Two rockets fired from Lebanon struck northern Israel before dawn Tuesday, the military said, causing no injuries but expanding the violence that has erupted on Israel's borders ahead of U.S. President George W. Bush's visit to the region.

One of the rockets landed on a road, and the other on the porch of a home in the town of Shlomi.

Israeli Defense Minister Ehud Barak called the attack "grave," and said Israel was investigating, Israeli media reported. Prime Minister Ehud Olmert's office had no response.

It was the second rocket attack on Israel from Lebanon since Israel's summer 2006 war with Lebanese Hezbollah guerrillas. In June, two rockets fired by a previously unknown group, the Jihadi Badr Brigades — Lebanon Branch, fell in Israel, causing minor damage but no injuries.

Israeli military officials said it appeared the same group was responsible for Tuesday's attack, although there was no claim of responsibility.

A senior military officer in Beirut told The Associated Press that the Israeli report was "baseless and completely fabricated." He spoke on condition of anonymity because he was not authorized to discuss the incident with the media.

Yasmina Bouziane, a spokeswoman for U.N. peacekeepers in Lebanon, said the force had a team on the ground looking into the report. "In the meantime, we can't confirm or deny" the Israeli claims, she said.

A resident of Shlomi, Simona Salamon, said a rocket hit her porch in the middle of the night.

"It was such a big noise and my ears were ringing," Salamon told Army Radio. "It made a hole in the wall."

During the 2006 war, Lebanese Hezbollah guerrillas bombarded northern Israel with nearly 4,000 rockets. Forty Israeli civilians were killed in the war, along with 119 Israeli soldiers. More than 1,000 Lebanese — most of them civilians— were killed in Israeli bombardments.

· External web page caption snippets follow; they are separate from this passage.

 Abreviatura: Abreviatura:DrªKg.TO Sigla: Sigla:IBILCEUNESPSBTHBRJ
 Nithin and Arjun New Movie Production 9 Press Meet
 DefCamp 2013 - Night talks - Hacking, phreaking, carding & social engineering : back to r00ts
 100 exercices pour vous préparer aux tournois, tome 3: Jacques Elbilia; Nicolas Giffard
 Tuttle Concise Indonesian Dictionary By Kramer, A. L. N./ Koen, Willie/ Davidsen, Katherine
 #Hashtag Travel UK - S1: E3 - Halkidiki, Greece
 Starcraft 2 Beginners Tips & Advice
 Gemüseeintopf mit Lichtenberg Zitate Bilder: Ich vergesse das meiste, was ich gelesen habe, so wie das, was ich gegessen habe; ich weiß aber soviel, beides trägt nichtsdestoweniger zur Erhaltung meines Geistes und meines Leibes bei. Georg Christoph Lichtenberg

Separately, a Lebanese shepherd detained Monday by Israeli troops in the disputed Chebaa Farms area was released Tuesday to U.N. peacekeepers in Lebanon, Lebanese and Israeli military officials said. Lebanese security officials said the shepherd had been herding his goats when he wandered inside the area, a small slice of territory where the borders of Lebanon, Syria and Israel meet.

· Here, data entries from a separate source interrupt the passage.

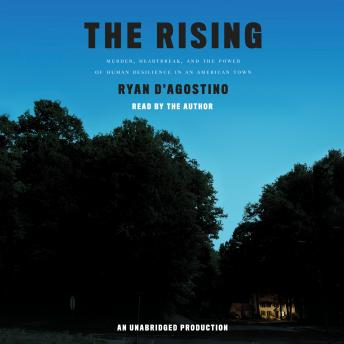 Rising: Murder, Heartbreak, and the Power of Human Resilience in an American Town, Ryan D'agostino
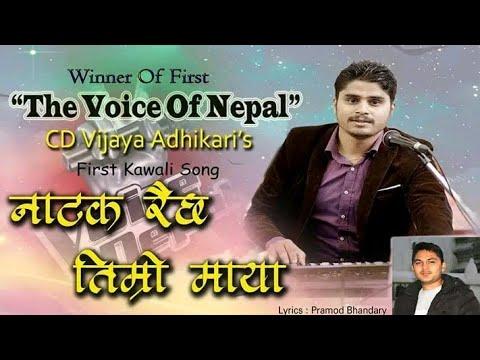 """The Voice Of Nepal Winner, CD Vijaya Adhikari, First Kawaali """"Natak Raichha Timro Maya"""""""
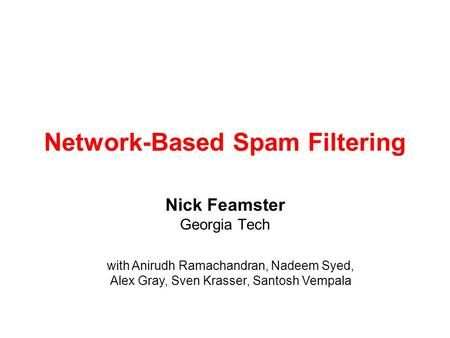 Network-Based Spam Filtering Nick Feamster Georgia Tech with Anirudh Ramachandran, Nadeem Syed, Alex Gray, Sven Krasser, Santosh Vempala.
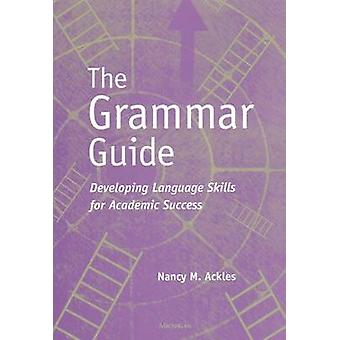 The Grammar Guide - Developing Language Skills for Academic Success by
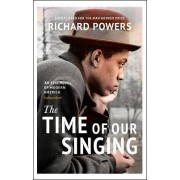 Time of Our Singing by Richard Powers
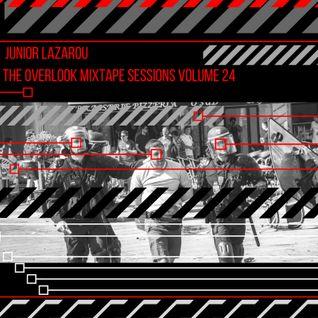 DJ Junior Lazarou The Overlook Mixtape Sessions Volume 24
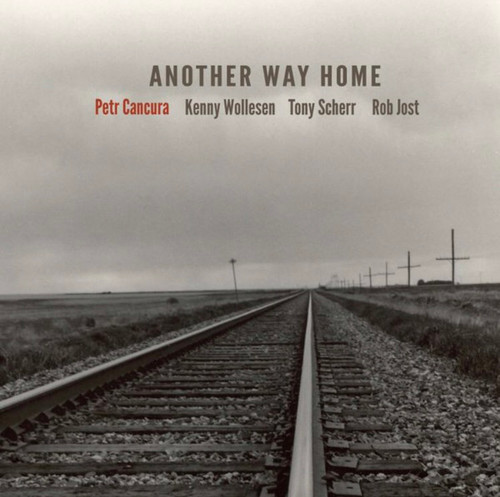 Petr Cancura / Kenny Wollesen / Tony Scherr / Rob Jost - Another Way Home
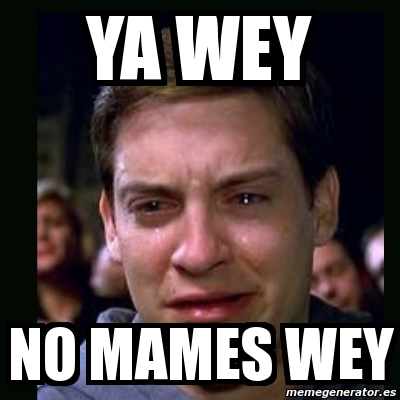 Meme crying peter parker  ya wey no mames wey  5196610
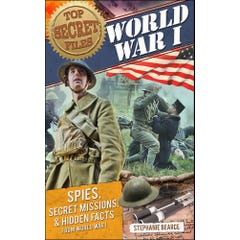 Top Secret Files: World War I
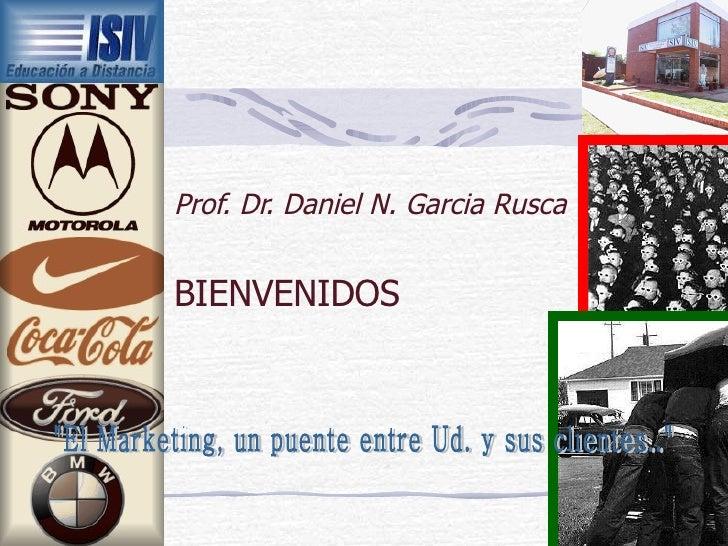 """Prof. Dr. Daniel N. Garcia Rusca BIENVENIDOS """"El Marketing, un puente entre Ud. y sus clientes.."""""""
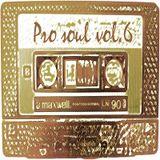 Pro Soul Vol.6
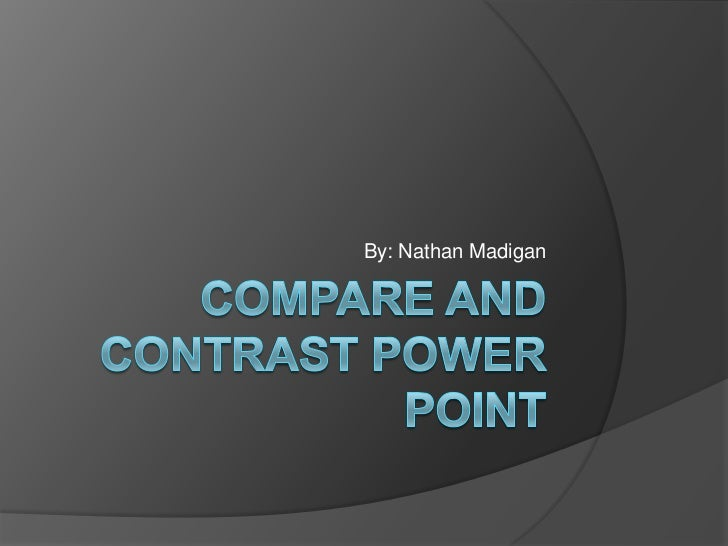 Compare and Contrast Power Point<br />By: Nathan Madigan<br />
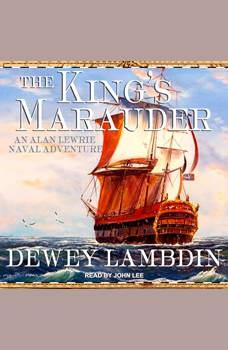 The King's Marauder, Dewey Lambdin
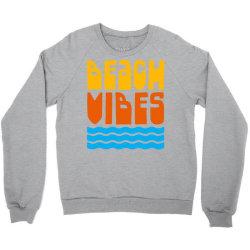 Beach Vibes Crewneck Sweatshirt | Artistshot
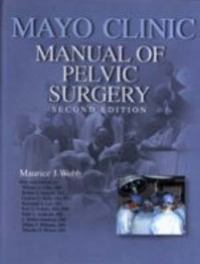 Mayo Clinic Manual of Pelvic Surgery by Maurice J. Webb image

The rocket fire from Lebanon comes on the heels of Israeli clashes with Palestinians in the Gaza Strip and West Bank.

Israeli troops carried out an incursion in central Gaza after militants fired a rocket Thursday that struck deep into southern Israel. They also conducted a four-day raid in the West Bank town of Nablus, uncovering a weapons laboratory and other munitions, and arresting 20 wanted men.

The tensions on Israel's northern and southern fronts threatened to cast a pall over Bush's three-day visit to Israel and the West Bank, which begins Wednesday.